Un halo de lumière se déposait sur le visage de Why, faisait ressortir ses tâches de rousseur et ses pupilles bleues.
Les événements nocturnes me revinrent en mémoire, étirant instantanément un immense sourire sur mon visage.

Sa tête était posée sur mon torse et ses cheveux noirs en pagaille, éparpillés un peu partout, contrastaient avec ma peau et les draps pâles.

« - Hey, je murmure quand elle ouvre les yeux.
- Hey, elle sourit. »

Qu'est-ce que je l'aime.

***

« - Mais on y est déjà allé, Why, je grogne.
- Mais pas partout ! Allez Clyde s'il te plaît !

Je ronchonne et finis par murmurer quelque chose d'inaudible qui est censé dire « oui ».

- Merciiii !

Elle saute dans mes bras, et nous rentrons dans Central Parc.
J'avais pris un livre, le même que j'ai depuis les début du voyage. Je compte le relire pour la cinquante quatrième fois (j'ai marqué le nombre de lectures sur la couverture du bouquin).

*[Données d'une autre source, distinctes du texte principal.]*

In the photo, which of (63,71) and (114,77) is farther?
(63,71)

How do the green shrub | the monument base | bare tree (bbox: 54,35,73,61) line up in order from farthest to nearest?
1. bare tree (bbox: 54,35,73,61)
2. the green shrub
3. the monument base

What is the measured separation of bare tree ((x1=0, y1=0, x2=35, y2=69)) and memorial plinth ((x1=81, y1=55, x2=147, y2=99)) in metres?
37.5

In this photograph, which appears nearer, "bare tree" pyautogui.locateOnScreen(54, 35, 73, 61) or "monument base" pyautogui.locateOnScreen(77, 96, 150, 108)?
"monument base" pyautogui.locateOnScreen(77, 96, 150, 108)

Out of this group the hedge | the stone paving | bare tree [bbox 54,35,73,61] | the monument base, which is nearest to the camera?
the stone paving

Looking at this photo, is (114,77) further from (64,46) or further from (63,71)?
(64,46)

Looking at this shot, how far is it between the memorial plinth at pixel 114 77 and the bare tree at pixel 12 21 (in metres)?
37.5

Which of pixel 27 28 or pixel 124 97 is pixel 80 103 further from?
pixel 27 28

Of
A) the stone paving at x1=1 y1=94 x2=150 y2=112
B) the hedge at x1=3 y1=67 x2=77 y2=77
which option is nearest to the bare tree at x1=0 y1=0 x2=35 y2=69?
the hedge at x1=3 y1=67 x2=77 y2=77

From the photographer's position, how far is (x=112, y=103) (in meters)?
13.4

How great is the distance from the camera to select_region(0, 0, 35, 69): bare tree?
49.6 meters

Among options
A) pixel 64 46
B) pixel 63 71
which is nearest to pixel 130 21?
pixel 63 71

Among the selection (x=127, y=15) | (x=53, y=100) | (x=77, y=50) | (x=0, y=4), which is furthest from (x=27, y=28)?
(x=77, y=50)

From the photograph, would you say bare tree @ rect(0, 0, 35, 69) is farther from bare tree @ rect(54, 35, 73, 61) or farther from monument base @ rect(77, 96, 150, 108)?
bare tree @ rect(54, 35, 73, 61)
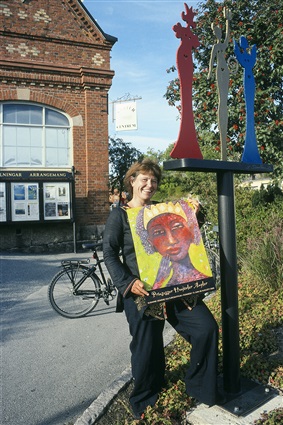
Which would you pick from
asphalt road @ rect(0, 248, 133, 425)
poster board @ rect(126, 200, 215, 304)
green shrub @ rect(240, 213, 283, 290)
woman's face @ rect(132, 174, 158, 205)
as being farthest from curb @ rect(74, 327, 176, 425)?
green shrub @ rect(240, 213, 283, 290)

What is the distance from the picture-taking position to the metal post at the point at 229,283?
2.60 metres

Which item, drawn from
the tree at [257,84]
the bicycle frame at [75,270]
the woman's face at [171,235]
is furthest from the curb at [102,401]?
the tree at [257,84]

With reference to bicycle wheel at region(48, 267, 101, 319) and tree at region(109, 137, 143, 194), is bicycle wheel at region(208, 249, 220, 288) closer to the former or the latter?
A: bicycle wheel at region(48, 267, 101, 319)

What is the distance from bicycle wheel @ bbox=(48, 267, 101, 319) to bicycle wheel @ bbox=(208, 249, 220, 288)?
1.80m

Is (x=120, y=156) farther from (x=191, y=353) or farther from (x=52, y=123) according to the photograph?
(x=191, y=353)

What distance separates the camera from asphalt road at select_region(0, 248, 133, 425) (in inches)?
112

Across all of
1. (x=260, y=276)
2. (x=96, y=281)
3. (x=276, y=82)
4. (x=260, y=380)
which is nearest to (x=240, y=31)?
(x=276, y=82)

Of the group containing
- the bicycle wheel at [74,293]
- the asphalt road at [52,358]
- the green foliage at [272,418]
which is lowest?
the asphalt road at [52,358]

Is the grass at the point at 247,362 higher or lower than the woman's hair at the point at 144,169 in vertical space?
lower

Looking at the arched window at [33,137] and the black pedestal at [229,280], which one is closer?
the black pedestal at [229,280]

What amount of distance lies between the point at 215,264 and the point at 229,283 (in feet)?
10.5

Il est vraiment usé par le temps, les couleurs de la couverture sont passées et les pages jaunies.

Je m'allonge dans l'herbe pendant qu'elle sort un livre à son tour. Qui es-tu Alaska, que nous avons acheté il y a quelques jours.
Elle pose sa tête sur mon ventre et entame sa lecture.


« - Clyde ? elle murmure.
- Mmmh ? je demande en sortant la tête de mon bouquin.
- Pourquoi t'étais si touché par le fait que j'ai vendu mon corps ?

Je me retourne vers elle.
Elle s'est relevée, et semble soudainement intéressée par les brins d'herbes qu'elle arrache nerveusement.
Comme si elle avait peur de ma réponse, ou honte de sa question.

- Tu veux que je te raconte ?

Elle hoche la tête.

- Ma mère était une pu... prostituée.
Puis un jour, un gars l'a mise en cloque. T'imagines sa réaction, elle voulait pas de gosse. Pendant qu'elle était enceinte, elle a rencontré Georges, mon beau-père. Un vrai connard. Il restait avec elle pour son fric, tu vois ?
Et il lui a dit que ça allait, un gosse c'est bien. Il lui a sorti les clichés nuls sur les enfants qu'elle s'était ancrée en tête. Puis finalement ils ont décidé de garder l'enfant. Ils étaient contents, même.
Mais ça c'était pas moi. C'était mon frère.
Je suis arrivé quelques semaines plus tard.
Elle attendait pas un gosse mais deux. C'était la goutte d'eau. J'étais la goutte d'eau. Et cette débile, elle voulait avorter d'un seul gosse, moi, mais on lui a dit que c'était pas possible.
Là elle a peté un câble. Donc elle s'occupait de mon frère, jamais de moi.

Flashback, onze ans avant

« - Joyeux anniversaire bébé ! crie ma mère quand je descends les escaliers.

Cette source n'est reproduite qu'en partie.